**ZITIERTER ABSCHNITT**.
-*-

Ein Beitrag von Viktoria Wagner
Fragt man heute die Bewohner der zentralasiatischen Wüsten, was denn die typischen Raubtierarten ihrer Heimat seien, so wird man auf den Wolf oder den Korsak-Fuchs verwiesen. Wohl kaum jemand würde an einen Tiger denken. Dabei ist es nicht lange her, da streifte dieses Raubtier in den Wüsten Zentralasiens umher. Bis in die fünfziger Jahre des letzten Jahrhunderts lebte hier der sogenannte Kaspische Tiger. Diese Großkatze, die auch als Turantiger oder Panthera tigris virgata bekannt ist, war keine eigenständige Art, sondern eine Unterart des Tigers und somit ein naher Verwandter des Sibirischen und Indischen Tigers.
Der Kaspische Tiger bewohnte ehemals einen breiten Wüstengürtel, der sich von Xinjiang und der Mongolei bis nach Persien und die Türkei zieht, und bevorzugte dichte Schilfbestände und Tugaiwälder entlang der großen Flussströme. Als Beute dienten der Großkatze vor allem Wildschweine und Hirsche. Viele historische Kunstgegenstände zeugen davon, dass der Kaspische Tiger fest zum Leben und zur Kultur der heimischen menschlichen Bevölkerung gehörte. Das berühmteste Beispiel ist wohl das Mosaik am Eingangsportal der prächtigen Sher-Dor-Madrasa in Samarkand, das einen Tiger auf der Pirsch zeigt.

-*-

**KURZER AUFTRAG 1**.
Kopiere aus dem Text über den Kaspischen Tiger alles von „Der Kaspische Tiger bewohnte“ bis hinunter zu „der Pirsch zeigt.“ ohne jede Änderung.
**KURZER AUFTRAG 2**.
Übersetze den Satz „Als Beute dienten der Großkatze vor allem Wildschweine und Hirsche.“ aus dem Text über den Kaspischen Tiger ins Englische.

**ANGEZEIGTE ZEILEN**.
-*-

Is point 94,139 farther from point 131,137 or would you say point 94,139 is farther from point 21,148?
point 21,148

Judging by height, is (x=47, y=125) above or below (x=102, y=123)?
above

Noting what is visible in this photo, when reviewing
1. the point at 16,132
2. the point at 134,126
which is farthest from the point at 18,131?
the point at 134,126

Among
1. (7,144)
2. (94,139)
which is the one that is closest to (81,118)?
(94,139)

-*-

**ENDGÜLTIGE ANTWORT 1**.
Der Kaspische Tiger bewohnte ehemals einen breiten Wüstengürtel, der sich von Xinjiang und der Mongolei bis nach Persien und die Türkei zieht, und bevorzugte dichte Schilfbestände und Tugaiwälder entlang der großen Flussströme. Als Beute dienten der Großkatze vor allem Wildschweine und Hirsche. Viele historische Kunstgegenstände zeugen davon, dass der Kaspische Tiger fest zum Leben und zur Kultur der heimischen menschlichen Bevölkerung gehörte. Das berühmteste Beispiel ist wohl das Mosaik am Eingangsportal der prächtigen Sher-Dor-Madrasa in Samarkand, das einen Tiger auf der Pirsch zeigt.

**ENDGÜLTIGE ANTWORT 2**.
The big cat preyed mainly on wild boars and deer.